Waseem Akram, 27 anni, pachistano, posa nei suoi abiti da uomo e da donna. Waseem è una persona cross-dressing, un travestito. E, come i transgender, è una delle tante persone che in questo angolo del mondo rischiano la vita.
Nel conservatore Pakistan, dove gli estremisti islamici lanciano attacchi quasi quotidiani, e molti cittadini seguono una rigida interpretazione della loro fede musulmana, le persone travestite e transgender non sono mai al sicuro.
Molte hanno lasciato i loro villaggi per l’anonimato di una grande città, temendo le reazioni dei loro familiari, celando la propria identità a vicini e colleghi di lavoro.
Waseem, Il protagonista di questa storia vende accessori per telefoni cellulari in un negozio in un vicolo di un vecchio quartiere di Rawalpindi. Questo è il suo lavoro, di mattina. Ma la notte, con felicità, si prepara alla sua seconda vita. Siede davanti a uno specchio, si trucca e si veste per diventare Rani, danzatrice pronta a dare spettacolo alle feste di nozze, ovunque sia invitata.

La legge consente dal 2011 ai transgender di ottenere la carta d’identità neutra: né maschio né femmina. I transgender hanno anche il diritto di votare, e di candidarsi alle elezioni. Ma la paura di essere aggrediti perché considerati “diversi” resta, nonostante i diritti riconosciuti.

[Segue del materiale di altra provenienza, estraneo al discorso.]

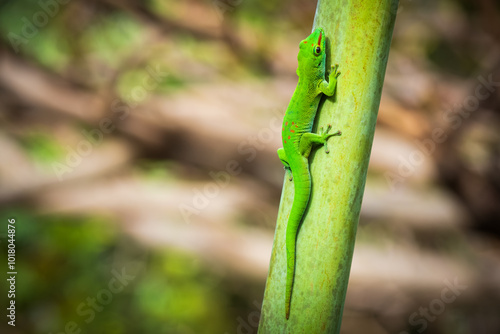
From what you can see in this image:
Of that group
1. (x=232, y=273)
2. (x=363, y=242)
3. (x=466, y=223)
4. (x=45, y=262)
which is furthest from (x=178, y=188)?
(x=466, y=223)

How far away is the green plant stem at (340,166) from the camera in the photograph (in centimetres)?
78

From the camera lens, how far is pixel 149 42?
12.2 ft

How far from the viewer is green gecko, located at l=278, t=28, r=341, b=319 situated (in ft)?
2.73

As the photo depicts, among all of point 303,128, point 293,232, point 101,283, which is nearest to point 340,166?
point 293,232

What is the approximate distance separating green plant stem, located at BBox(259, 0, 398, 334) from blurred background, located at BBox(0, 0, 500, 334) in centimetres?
206

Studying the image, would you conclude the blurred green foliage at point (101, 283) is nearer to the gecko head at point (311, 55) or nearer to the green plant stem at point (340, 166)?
the gecko head at point (311, 55)

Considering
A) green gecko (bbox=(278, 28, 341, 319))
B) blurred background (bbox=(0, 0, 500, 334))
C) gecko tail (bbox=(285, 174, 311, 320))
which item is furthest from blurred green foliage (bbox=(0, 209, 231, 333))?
gecko tail (bbox=(285, 174, 311, 320))

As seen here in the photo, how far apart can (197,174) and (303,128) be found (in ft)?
7.85

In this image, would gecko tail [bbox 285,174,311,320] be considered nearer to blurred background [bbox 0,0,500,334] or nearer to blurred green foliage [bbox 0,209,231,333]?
blurred background [bbox 0,0,500,334]

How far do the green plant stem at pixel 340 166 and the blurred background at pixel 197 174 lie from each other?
2.06m

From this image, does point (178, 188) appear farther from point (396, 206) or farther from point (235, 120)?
point (396, 206)

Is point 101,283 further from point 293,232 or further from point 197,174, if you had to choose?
point 293,232

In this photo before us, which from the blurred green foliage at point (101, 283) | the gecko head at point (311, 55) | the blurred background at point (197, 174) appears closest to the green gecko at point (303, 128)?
the gecko head at point (311, 55)

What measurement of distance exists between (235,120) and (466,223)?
6.27 feet
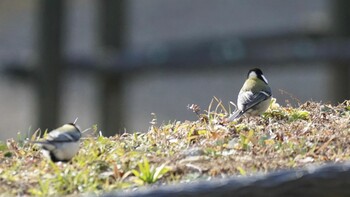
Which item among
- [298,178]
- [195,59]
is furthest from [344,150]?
[195,59]

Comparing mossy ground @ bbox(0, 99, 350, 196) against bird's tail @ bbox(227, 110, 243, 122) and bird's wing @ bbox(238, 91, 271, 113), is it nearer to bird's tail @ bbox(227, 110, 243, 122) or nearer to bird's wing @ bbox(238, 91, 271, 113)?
bird's tail @ bbox(227, 110, 243, 122)

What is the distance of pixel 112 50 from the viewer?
981cm

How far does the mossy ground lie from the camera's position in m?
3.98

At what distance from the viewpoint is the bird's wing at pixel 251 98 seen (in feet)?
19.5

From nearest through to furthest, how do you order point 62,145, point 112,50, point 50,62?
1. point 62,145
2. point 50,62
3. point 112,50

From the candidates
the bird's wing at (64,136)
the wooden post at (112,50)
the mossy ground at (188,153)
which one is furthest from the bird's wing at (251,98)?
the wooden post at (112,50)

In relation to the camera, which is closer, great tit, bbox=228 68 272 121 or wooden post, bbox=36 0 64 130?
great tit, bbox=228 68 272 121

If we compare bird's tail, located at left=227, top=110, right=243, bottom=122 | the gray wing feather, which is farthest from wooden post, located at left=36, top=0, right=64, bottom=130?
bird's tail, located at left=227, top=110, right=243, bottom=122

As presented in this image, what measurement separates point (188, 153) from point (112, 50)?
18.0ft

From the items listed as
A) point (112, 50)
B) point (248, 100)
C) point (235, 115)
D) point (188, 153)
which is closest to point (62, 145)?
point (188, 153)

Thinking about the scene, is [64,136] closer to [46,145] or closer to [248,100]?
[46,145]

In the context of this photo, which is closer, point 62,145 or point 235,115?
point 62,145

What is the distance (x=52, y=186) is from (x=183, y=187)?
0.99 meters

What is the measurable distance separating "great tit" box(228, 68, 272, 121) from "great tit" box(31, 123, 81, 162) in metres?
1.18
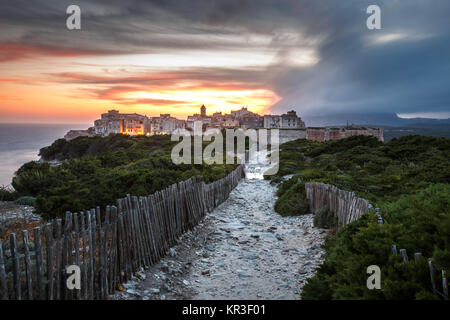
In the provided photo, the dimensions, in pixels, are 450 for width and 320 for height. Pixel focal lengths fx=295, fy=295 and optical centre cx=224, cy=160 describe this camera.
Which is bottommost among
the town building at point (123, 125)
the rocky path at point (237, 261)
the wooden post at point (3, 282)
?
the rocky path at point (237, 261)

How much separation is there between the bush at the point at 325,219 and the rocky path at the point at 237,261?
23 cm

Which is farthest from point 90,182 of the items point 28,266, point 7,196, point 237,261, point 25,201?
point 28,266

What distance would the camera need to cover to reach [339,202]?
770 cm

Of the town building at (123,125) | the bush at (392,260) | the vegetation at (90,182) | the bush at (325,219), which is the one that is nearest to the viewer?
the bush at (392,260)

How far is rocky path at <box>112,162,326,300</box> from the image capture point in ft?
16.7

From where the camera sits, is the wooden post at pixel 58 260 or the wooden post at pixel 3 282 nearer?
the wooden post at pixel 3 282

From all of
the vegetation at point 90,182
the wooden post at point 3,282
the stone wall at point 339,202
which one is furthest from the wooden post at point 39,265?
the vegetation at point 90,182

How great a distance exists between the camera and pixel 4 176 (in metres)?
40.5

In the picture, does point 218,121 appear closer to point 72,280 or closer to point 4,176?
point 4,176

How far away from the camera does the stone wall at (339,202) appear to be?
6.35 m

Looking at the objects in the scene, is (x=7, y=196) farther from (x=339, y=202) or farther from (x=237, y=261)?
(x=339, y=202)

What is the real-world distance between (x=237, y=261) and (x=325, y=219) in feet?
10.6

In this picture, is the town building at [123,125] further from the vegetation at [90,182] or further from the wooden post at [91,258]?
the wooden post at [91,258]

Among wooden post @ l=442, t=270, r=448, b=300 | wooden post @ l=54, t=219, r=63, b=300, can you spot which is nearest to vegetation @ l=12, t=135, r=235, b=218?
wooden post @ l=54, t=219, r=63, b=300
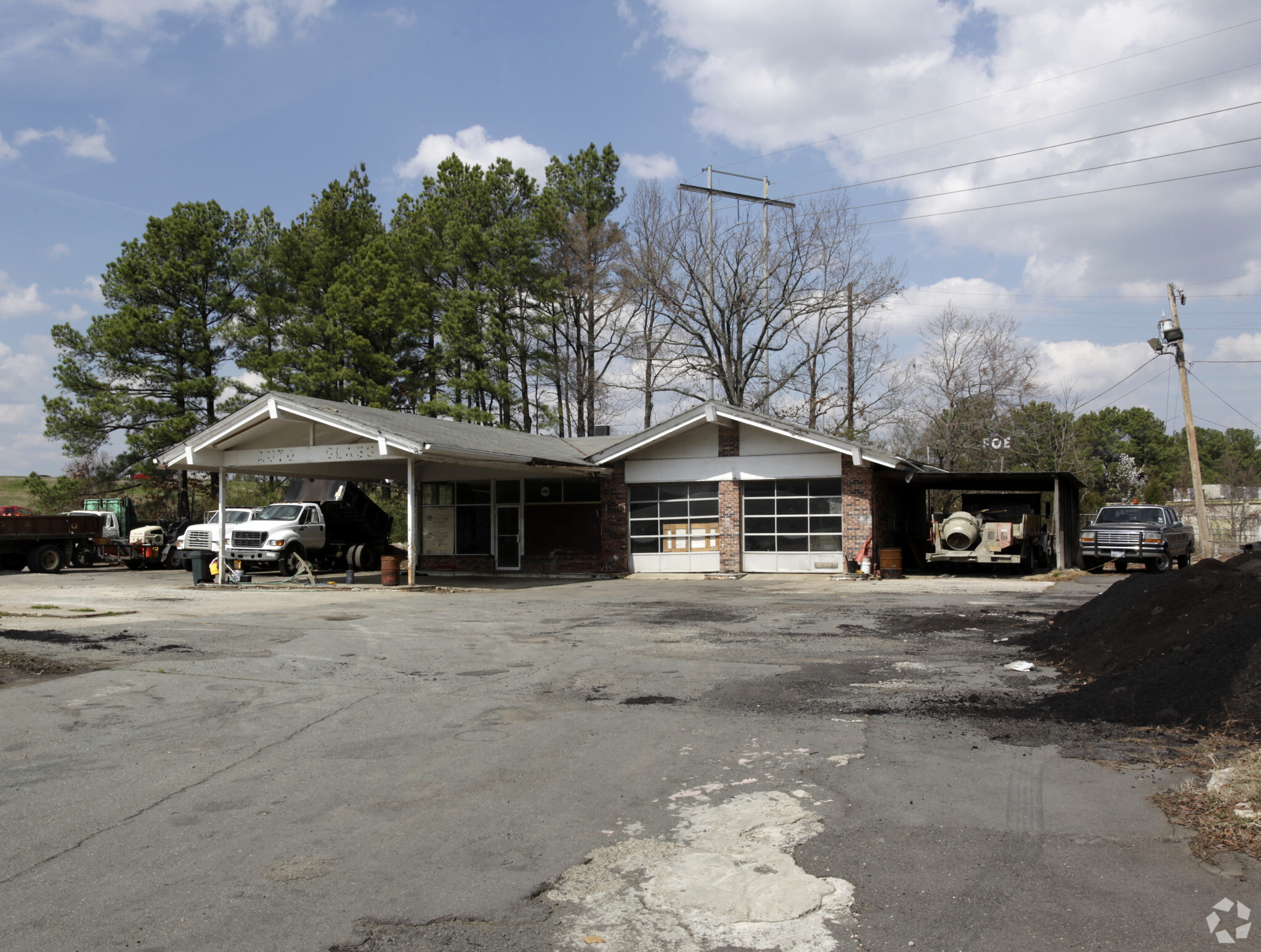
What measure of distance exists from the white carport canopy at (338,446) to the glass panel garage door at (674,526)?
181cm

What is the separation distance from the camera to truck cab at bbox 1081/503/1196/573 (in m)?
23.6

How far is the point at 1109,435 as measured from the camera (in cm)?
7919

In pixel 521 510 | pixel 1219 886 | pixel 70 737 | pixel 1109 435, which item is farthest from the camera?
pixel 1109 435

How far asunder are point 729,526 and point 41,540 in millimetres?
22177

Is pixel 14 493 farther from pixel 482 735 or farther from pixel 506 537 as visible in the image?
pixel 482 735

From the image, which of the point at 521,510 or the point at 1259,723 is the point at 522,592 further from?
the point at 1259,723

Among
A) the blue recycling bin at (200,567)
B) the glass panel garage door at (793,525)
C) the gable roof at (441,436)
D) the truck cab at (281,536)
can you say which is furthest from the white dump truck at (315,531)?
the glass panel garage door at (793,525)

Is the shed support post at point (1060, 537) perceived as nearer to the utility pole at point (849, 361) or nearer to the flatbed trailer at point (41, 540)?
the utility pole at point (849, 361)

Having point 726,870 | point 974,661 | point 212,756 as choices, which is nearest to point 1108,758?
point 726,870

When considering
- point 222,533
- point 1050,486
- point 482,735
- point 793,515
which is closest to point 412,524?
point 222,533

«La vita è così difficile, un lavoro non è abbastanza per aiutare me e la mia famiglia», dice Akram. «Ballare in occasione di matrimoni, feste ed eventi privati mi aiuta a guadagnare molto più denaro di quello che ottengo lavorando in un negozio».
Waseem dice di non considerarsi transgender. «Io sono un uomo che gode semplicemente della danza, amo ballare, e travestirmi da donna è il modo migliore per concedermi questo piacere», ha raccontato Waseem durante un’intervista a The Associated Press

Muhammed Muheisen, fotografo a Islamabad per The Associated Press, ha trascorso due anni con i travestiti e i transgender del Pakistan guadagnando la loro fiducia prima di poter scattare queste foto.